Communications and engagement

- Peer reviewed papers will be deposited with open access archives of research in Strathclyde (SPIDER) and Leicester (Leicester Research Archive).

- Following the generation, publication and protection of research outputs, we will need to make direct contact with commercial interests to further the aims described above. This will be done in part by speaking at drug discovery conferences and also by making direct contact with companies.

- I.C.E. will produce a video describing splicing and another one describing single molecule approaches as components of a series of 5-10 minute videos, aimed at secondary schools.

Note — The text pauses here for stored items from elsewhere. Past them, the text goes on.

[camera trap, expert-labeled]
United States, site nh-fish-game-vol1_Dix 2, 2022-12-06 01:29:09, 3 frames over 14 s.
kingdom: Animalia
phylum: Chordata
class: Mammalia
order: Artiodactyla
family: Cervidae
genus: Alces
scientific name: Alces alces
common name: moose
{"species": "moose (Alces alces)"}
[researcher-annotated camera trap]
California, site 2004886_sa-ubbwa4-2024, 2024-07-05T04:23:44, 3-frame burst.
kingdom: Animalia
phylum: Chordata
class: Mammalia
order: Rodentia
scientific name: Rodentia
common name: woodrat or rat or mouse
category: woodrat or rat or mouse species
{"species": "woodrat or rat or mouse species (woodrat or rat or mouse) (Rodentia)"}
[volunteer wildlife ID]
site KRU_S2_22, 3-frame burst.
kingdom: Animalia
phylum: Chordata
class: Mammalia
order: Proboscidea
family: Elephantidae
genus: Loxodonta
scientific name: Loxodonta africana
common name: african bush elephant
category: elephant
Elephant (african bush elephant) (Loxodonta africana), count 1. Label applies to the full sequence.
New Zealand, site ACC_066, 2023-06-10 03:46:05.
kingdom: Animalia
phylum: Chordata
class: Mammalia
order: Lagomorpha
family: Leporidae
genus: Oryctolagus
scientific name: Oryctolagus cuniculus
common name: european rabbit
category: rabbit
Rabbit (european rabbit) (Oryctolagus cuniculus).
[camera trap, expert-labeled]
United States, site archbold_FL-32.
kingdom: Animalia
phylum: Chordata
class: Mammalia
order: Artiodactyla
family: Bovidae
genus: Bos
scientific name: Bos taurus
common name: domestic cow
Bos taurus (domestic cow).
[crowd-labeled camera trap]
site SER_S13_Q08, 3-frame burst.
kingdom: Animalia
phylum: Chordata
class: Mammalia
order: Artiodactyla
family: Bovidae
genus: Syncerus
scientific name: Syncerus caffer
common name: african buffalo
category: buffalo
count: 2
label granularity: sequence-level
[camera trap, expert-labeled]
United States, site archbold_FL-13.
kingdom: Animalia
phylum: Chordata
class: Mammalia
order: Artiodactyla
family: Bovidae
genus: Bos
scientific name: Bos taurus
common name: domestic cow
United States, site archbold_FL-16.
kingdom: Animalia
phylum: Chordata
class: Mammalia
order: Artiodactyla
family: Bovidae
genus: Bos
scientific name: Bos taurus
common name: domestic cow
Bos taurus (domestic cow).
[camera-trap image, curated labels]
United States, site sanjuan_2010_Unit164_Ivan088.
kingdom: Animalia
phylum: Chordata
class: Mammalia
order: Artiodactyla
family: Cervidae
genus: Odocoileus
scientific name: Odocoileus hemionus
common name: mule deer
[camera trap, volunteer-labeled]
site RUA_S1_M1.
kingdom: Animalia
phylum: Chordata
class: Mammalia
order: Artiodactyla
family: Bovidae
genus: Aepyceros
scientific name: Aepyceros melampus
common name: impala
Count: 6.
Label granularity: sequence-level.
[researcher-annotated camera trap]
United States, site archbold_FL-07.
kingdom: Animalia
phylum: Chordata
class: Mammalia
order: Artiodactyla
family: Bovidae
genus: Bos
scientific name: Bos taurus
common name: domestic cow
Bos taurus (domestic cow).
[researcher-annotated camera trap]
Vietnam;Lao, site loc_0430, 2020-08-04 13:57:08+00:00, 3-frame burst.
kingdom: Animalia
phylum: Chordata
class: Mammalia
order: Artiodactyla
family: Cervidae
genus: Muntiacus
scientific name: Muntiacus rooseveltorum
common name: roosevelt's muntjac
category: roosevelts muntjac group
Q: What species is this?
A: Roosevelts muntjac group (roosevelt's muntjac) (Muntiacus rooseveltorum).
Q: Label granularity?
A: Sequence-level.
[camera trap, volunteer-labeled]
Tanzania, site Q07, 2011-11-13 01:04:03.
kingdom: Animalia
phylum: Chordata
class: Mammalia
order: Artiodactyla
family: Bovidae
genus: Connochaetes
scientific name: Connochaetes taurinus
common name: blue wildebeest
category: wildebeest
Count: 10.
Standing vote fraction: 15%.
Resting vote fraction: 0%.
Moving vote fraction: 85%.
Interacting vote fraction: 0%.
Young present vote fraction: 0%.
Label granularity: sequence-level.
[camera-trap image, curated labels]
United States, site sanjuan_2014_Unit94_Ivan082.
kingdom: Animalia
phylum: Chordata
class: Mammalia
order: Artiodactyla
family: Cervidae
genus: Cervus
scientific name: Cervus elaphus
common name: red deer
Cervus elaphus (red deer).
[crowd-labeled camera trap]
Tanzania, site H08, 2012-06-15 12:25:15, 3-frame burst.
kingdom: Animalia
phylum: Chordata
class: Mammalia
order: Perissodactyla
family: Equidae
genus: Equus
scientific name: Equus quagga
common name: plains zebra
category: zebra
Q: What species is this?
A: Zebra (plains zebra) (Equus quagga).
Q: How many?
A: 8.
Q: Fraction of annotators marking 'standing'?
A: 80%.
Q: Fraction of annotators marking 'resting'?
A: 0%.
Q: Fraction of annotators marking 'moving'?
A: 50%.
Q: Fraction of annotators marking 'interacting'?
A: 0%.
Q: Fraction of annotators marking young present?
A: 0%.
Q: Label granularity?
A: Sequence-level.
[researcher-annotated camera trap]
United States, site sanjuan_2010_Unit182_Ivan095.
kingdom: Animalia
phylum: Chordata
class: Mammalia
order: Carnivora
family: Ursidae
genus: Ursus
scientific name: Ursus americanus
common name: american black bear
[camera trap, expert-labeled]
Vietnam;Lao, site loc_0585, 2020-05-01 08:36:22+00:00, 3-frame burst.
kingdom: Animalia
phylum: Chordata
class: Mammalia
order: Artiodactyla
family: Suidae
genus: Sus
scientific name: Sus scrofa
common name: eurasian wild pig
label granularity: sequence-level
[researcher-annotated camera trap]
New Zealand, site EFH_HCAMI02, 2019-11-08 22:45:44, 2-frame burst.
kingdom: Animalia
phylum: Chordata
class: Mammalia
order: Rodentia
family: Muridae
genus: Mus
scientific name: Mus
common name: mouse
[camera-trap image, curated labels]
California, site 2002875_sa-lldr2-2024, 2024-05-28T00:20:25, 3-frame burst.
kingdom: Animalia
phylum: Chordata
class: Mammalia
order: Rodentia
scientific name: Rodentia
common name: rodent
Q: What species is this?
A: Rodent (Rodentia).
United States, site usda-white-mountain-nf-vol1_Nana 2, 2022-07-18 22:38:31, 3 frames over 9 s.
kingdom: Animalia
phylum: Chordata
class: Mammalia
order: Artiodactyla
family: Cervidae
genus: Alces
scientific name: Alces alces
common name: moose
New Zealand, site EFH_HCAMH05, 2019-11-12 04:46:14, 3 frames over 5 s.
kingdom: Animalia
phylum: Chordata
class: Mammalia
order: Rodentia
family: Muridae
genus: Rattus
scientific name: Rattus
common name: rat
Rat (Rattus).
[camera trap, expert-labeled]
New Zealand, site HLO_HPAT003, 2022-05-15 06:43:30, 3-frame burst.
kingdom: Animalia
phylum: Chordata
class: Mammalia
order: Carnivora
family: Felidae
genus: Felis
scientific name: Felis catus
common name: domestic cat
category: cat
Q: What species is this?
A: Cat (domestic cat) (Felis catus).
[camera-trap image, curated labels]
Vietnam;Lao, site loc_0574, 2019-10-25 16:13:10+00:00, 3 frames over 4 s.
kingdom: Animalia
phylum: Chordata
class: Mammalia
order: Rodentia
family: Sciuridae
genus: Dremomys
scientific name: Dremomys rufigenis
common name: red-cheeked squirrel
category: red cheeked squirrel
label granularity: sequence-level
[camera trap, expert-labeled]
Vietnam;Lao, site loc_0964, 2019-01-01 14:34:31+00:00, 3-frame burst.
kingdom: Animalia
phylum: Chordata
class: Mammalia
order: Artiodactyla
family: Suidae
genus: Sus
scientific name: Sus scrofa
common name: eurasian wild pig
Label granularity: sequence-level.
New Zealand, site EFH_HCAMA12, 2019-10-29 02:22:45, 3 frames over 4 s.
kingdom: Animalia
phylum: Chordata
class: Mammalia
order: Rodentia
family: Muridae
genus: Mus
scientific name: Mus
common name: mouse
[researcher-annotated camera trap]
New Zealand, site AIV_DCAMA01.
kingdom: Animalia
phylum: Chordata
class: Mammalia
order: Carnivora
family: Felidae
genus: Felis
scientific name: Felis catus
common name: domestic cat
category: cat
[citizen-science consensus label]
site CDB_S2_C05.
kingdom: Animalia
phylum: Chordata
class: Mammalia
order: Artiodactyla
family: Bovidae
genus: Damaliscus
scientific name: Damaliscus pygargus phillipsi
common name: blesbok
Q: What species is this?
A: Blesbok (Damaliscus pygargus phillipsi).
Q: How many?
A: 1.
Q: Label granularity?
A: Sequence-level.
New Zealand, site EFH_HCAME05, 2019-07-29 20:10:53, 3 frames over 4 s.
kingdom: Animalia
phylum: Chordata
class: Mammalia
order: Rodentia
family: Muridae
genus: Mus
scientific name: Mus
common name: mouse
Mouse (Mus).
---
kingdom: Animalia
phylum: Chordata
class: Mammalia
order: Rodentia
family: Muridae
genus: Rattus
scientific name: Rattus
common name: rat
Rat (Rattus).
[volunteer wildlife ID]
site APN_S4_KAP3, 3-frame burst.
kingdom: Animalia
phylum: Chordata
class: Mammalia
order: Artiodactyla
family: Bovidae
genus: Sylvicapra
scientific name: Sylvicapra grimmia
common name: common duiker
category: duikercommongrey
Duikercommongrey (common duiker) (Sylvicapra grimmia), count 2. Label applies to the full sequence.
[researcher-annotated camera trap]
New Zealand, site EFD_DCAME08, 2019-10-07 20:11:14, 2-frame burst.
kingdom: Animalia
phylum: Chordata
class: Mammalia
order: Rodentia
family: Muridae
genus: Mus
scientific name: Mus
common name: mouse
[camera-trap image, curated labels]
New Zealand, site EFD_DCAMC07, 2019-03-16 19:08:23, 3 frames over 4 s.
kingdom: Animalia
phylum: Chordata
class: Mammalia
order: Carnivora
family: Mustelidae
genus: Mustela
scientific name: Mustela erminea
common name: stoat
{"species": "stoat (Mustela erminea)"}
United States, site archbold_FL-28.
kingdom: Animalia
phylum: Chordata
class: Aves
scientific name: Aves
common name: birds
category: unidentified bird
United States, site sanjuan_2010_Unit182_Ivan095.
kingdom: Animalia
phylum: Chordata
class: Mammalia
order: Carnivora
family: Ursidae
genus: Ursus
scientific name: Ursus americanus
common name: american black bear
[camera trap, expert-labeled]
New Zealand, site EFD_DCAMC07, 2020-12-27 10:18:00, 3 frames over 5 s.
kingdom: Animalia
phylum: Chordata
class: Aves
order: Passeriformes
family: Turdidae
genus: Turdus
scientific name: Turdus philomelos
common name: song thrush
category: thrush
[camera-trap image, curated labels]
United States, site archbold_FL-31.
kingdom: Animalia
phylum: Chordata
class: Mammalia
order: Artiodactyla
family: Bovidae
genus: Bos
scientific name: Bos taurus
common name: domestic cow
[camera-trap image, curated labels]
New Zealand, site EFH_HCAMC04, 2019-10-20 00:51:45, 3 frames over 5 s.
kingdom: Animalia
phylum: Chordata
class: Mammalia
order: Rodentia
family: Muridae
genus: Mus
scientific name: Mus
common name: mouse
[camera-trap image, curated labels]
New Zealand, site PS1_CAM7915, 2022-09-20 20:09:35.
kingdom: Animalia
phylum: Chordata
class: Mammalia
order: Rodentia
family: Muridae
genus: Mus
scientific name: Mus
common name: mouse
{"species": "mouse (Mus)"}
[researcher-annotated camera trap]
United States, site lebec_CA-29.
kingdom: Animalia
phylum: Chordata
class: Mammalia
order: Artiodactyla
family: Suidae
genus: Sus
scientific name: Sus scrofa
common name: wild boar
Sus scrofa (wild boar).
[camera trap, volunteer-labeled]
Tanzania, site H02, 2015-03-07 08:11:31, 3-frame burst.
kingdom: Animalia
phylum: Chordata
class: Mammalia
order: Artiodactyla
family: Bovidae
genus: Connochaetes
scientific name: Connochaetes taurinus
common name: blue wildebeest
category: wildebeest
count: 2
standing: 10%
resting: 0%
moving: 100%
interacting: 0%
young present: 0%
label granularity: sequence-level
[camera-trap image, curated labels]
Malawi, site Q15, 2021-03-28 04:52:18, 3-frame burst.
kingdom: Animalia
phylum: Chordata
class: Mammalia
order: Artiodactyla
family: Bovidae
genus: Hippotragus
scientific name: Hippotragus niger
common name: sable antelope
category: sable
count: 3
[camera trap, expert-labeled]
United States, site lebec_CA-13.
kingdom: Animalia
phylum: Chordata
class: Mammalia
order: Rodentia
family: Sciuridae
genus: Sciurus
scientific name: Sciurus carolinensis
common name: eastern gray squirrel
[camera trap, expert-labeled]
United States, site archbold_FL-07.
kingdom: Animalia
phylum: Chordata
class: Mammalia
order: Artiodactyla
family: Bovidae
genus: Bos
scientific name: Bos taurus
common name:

- The research will be described for a lay audience in LE1, a magazine produced by the University of Leicester, which is printed and distributed locally, and accessible online.

- G.A.B. will coordinate with OPEN-West - the outreach network of western Scotland - and engage with their various outreach programmes such as "Engaging with a Scientist" evenings and contributing to "The Gist" magazine.

2. Impact activity deliverables and timetables

- Discussions with the potential partner company involved in production and marketing will be completed by the end of year 1, with a view to initiating the process by the end of the next year.

- For application to high throughput screening, direct meetings with relevant pharmaceutical companies will be held in year 2.

- Discussions about setting up a company to undertake high-throughput screening or manufacture and supply of the modified NTPs will begin towards the end of year 1 also. In order to monitor the commercial progress of this work, monthly meetings will be held with the RKES office at Strathclyde after the funding period had ended.